As darkness descended upon the isolated village, two gunshots echoed in the still grasslands. Then, a longer burst: eight shots.
Alexandre Apolinário, a leader in this Indigenous territory, said he should have known what they meant. He’d seen the arrival of the gang, with its guns and thirst for gold. He’d watched it recruit villagers, turning his people against each other. He knew the extreme violence it had brought to neighboring Indigenous lands could one day come to his own.
But when the shooting finally began this September, Apolináriostruggled to believe it. Dismissing the shots as errant hunting and reminding himself that his Macuxi people had experienced relative peace here, Apolinário finished his evening bath and sat down to rest inside his thatched roof hut.
When he opened his WhatsApp messages, he saw his optimism had been misplaced.

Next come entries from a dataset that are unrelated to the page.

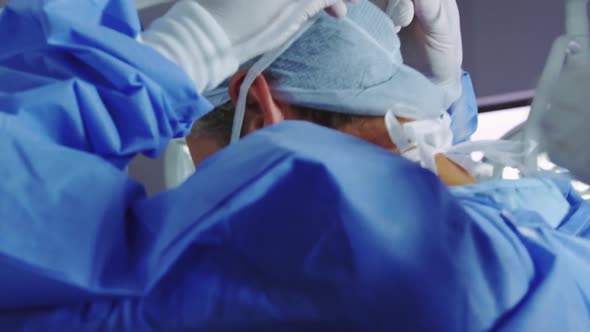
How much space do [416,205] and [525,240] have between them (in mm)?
169

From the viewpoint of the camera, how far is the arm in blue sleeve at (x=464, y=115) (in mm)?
1153

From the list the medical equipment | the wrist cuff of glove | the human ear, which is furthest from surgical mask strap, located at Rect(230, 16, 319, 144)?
the medical equipment

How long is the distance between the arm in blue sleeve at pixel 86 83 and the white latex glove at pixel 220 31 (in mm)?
36

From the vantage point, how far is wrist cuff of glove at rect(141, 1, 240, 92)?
76 cm

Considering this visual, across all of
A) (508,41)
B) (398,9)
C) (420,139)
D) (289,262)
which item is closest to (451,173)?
(420,139)

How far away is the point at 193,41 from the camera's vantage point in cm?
76

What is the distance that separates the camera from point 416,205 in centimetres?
54

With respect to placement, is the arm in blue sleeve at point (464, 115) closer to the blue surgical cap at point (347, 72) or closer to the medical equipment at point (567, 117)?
the blue surgical cap at point (347, 72)

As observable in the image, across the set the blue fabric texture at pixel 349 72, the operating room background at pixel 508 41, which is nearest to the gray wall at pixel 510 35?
the operating room background at pixel 508 41

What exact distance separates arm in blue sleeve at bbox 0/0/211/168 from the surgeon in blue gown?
0.19 feet

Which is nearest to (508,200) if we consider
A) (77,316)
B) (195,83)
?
(195,83)

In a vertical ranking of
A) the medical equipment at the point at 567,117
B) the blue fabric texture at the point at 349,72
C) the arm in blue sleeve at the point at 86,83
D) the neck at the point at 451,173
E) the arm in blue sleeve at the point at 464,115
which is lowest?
the arm in blue sleeve at the point at 464,115

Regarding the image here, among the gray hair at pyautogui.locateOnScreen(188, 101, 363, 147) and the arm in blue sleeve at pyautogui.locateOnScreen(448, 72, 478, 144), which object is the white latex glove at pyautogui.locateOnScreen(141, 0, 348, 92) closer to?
the gray hair at pyautogui.locateOnScreen(188, 101, 363, 147)

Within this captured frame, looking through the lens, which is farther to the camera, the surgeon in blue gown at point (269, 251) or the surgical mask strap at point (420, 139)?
the surgical mask strap at point (420, 139)
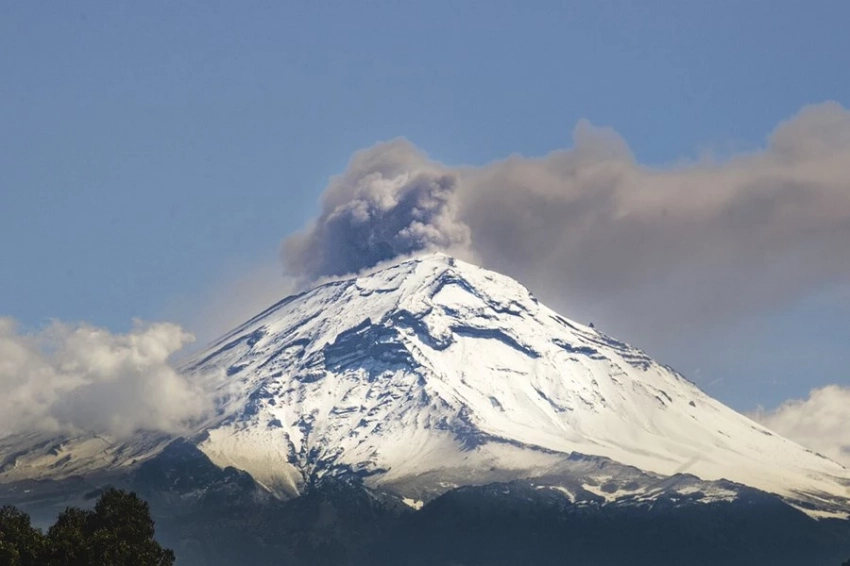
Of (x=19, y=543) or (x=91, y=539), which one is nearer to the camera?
(x=19, y=543)

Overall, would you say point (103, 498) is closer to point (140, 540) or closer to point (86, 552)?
point (140, 540)

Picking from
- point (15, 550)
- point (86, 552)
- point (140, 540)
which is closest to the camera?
point (15, 550)

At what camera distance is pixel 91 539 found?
13500cm

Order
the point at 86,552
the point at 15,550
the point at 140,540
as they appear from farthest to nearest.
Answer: the point at 140,540
the point at 86,552
the point at 15,550

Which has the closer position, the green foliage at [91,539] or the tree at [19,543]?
the tree at [19,543]

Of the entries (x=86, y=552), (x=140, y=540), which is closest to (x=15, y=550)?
(x=86, y=552)

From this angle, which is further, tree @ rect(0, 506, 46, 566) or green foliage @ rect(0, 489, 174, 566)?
green foliage @ rect(0, 489, 174, 566)

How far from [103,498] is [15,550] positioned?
35.8 metres

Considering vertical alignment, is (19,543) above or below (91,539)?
below

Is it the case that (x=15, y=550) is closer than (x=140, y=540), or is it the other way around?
(x=15, y=550)

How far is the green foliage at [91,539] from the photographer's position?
418 feet

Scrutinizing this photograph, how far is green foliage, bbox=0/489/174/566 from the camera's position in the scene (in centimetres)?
12744

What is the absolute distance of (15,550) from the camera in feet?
401

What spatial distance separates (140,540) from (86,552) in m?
21.8
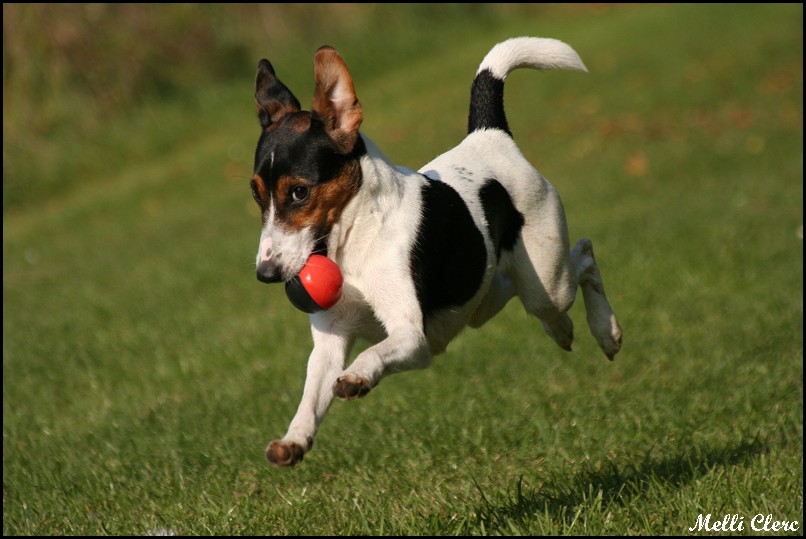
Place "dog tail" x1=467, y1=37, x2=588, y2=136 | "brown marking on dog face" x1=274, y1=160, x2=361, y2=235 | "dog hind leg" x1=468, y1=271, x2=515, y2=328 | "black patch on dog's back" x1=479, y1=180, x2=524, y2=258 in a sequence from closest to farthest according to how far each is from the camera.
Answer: "brown marking on dog face" x1=274, y1=160, x2=361, y2=235 → "black patch on dog's back" x1=479, y1=180, x2=524, y2=258 → "dog hind leg" x1=468, y1=271, x2=515, y2=328 → "dog tail" x1=467, y1=37, x2=588, y2=136

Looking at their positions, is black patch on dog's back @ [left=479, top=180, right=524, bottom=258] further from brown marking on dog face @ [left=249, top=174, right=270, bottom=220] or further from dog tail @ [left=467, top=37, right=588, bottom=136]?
brown marking on dog face @ [left=249, top=174, right=270, bottom=220]

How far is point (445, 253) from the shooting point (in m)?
4.63

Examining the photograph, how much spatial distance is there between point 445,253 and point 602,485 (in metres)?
1.29

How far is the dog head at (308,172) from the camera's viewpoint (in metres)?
4.10

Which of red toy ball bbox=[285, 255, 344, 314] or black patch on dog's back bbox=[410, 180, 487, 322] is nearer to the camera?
red toy ball bbox=[285, 255, 344, 314]

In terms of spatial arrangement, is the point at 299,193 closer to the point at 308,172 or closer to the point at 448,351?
the point at 308,172

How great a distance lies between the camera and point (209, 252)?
41.3 ft

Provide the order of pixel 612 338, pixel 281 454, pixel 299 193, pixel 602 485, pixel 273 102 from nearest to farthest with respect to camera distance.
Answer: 1. pixel 281 454
2. pixel 299 193
3. pixel 273 102
4. pixel 602 485
5. pixel 612 338

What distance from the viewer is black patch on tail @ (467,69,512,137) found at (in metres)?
5.57

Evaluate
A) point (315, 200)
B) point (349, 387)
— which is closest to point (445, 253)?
point (315, 200)

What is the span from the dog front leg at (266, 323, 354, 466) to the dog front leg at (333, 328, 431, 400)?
0.24 m

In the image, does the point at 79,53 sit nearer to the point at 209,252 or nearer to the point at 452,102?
the point at 452,102

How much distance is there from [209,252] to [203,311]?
2667mm

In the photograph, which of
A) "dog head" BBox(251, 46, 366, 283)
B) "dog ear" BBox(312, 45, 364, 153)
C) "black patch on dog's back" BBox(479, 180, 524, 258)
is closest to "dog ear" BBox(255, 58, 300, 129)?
"dog head" BBox(251, 46, 366, 283)
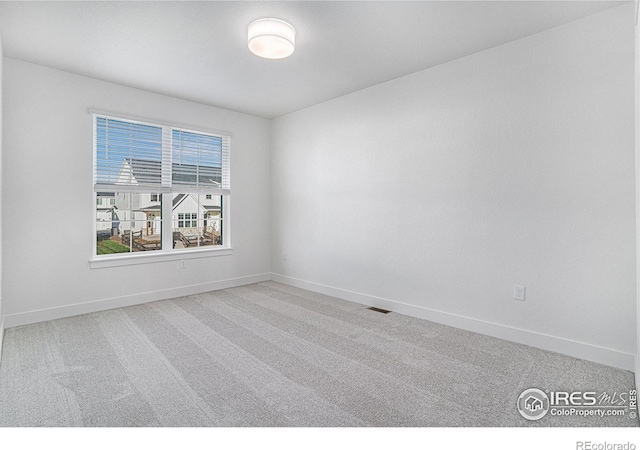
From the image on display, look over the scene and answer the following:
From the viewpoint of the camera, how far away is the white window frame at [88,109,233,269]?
386 cm

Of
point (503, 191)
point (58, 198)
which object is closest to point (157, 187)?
point (58, 198)

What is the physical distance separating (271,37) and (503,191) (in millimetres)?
2340

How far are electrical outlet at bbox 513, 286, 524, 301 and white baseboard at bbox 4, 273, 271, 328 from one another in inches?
142

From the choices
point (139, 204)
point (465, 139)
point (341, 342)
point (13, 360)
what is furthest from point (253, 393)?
point (139, 204)

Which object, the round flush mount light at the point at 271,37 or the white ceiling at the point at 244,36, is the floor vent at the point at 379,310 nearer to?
the white ceiling at the point at 244,36

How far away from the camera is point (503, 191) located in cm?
300

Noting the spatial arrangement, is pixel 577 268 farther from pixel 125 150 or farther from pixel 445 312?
pixel 125 150

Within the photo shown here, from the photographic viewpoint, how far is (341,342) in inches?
116

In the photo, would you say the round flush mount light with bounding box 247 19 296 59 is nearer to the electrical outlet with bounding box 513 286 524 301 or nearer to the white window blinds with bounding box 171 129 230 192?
the white window blinds with bounding box 171 129 230 192

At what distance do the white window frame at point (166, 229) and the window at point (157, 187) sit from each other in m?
0.01

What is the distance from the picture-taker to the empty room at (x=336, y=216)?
7.16 ft

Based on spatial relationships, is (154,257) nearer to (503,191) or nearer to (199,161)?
(199,161)

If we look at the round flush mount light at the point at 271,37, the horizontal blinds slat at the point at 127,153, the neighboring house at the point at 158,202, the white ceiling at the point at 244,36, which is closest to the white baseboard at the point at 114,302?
the neighboring house at the point at 158,202
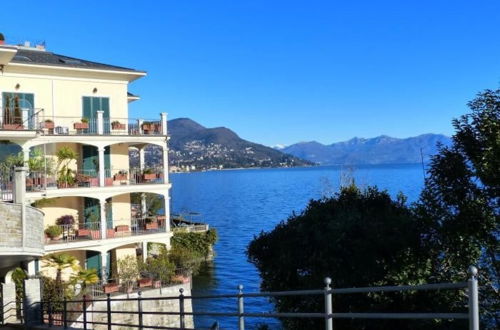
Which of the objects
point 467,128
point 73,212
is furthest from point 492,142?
point 73,212

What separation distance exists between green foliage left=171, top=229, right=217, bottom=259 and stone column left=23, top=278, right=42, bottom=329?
91.0 feet

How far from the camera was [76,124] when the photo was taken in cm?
2756

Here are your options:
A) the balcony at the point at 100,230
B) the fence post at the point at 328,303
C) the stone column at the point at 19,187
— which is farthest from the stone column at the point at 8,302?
the fence post at the point at 328,303

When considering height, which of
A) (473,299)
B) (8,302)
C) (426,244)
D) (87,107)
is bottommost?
(8,302)

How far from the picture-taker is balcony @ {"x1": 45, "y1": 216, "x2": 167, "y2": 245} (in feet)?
86.2

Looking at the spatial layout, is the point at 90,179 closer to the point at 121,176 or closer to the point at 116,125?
the point at 121,176

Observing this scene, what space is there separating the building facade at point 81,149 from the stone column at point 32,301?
10562mm

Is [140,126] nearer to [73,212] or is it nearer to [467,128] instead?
[73,212]

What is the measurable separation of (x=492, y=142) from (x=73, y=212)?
2250 centimetres

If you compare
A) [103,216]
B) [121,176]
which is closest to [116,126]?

“There was an assassination attempt,” a community notice announced. A gunman had tried to kill an Indigenous boatman who was working with the government, then fled into the darkness. “Any outsider is a suspect.”
As the night deepened, it became clear that the attempted assassination was almost certainly the work of the PCC, one of the world’s most sprawling and feared criminal organizations. In the last two decades, even as it received scant attention in the Northern Hemisphere, the Primeiro Comando da Capital — First Capital Command — has remade South America’s underworld and grown into perhaps its most potent actor, pumping drugs across the continent and across the ocean to Europe and Africa.
By last year, according to São Paulo’s public ministry, the Brazilian gang was generating $1 billion in annual revenue, had marshaled an army of 42,000 members and become a key force fueling instability in a region where criminal organizations are increasingly posing a direct challenge to democratic institutions and state power.
The PCC is now moving into the most remote corners of the Amazon forest, where it’s expanding into environmental crime. The region, which scientists agree must be preserved to avert catastrophic global warming, has already been pushed to the brink by illegal deforestation. But the emergence of the PCC and its diversification into illegal mining and logging has deepened the biome’s peril, introducing an unpredictable new level of criminality to the Amazon.